:: MATERIAL SHOWN ::
────────────────────────────────────────
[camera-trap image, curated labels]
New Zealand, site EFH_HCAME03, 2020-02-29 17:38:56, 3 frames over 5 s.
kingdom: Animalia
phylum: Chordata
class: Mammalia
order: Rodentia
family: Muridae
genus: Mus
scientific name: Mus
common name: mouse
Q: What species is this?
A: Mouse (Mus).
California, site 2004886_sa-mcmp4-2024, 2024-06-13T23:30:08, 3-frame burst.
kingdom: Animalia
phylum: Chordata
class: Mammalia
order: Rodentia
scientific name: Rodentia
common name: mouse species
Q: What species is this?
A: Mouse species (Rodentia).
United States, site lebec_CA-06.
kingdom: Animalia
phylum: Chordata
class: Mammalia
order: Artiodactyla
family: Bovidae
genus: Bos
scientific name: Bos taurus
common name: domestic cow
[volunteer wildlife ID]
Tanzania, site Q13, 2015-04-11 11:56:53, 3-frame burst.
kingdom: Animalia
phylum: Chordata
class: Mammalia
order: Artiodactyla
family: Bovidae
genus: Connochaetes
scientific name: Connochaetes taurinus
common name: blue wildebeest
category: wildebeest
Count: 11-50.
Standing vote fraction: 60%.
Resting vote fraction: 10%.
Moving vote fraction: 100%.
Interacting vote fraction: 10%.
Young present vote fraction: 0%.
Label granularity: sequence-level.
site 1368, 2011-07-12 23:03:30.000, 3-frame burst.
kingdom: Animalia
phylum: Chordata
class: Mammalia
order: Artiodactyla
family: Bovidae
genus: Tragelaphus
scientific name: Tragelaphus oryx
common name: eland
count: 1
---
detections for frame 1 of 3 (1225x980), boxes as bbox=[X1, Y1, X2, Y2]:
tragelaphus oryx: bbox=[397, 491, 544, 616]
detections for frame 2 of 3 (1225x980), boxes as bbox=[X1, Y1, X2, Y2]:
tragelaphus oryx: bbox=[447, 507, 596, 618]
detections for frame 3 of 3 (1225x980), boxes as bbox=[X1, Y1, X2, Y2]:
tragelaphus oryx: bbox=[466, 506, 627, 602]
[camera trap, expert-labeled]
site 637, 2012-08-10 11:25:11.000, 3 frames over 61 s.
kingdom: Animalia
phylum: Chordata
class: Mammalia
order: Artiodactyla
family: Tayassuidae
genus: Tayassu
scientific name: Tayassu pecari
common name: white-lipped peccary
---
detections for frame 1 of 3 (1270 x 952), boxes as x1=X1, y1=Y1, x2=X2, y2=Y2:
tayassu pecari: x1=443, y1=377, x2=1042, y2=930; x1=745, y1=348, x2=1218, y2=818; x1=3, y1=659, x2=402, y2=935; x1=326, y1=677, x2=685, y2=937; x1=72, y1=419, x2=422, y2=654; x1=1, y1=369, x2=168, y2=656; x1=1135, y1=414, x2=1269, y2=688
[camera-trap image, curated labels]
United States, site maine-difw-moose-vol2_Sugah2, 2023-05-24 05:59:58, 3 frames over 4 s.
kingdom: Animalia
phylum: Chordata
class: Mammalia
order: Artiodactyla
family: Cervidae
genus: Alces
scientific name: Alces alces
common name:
────────────────────────────────────────
:: EXERCISE INSTRUCTIONS ::
Copy out, from the material above, each line in which the string "species" is found.

:: TASK OUTPUT ::
Q: What species is this?
common name: mouse species
Q: What species is this?
A: Mouse species (Rodentia).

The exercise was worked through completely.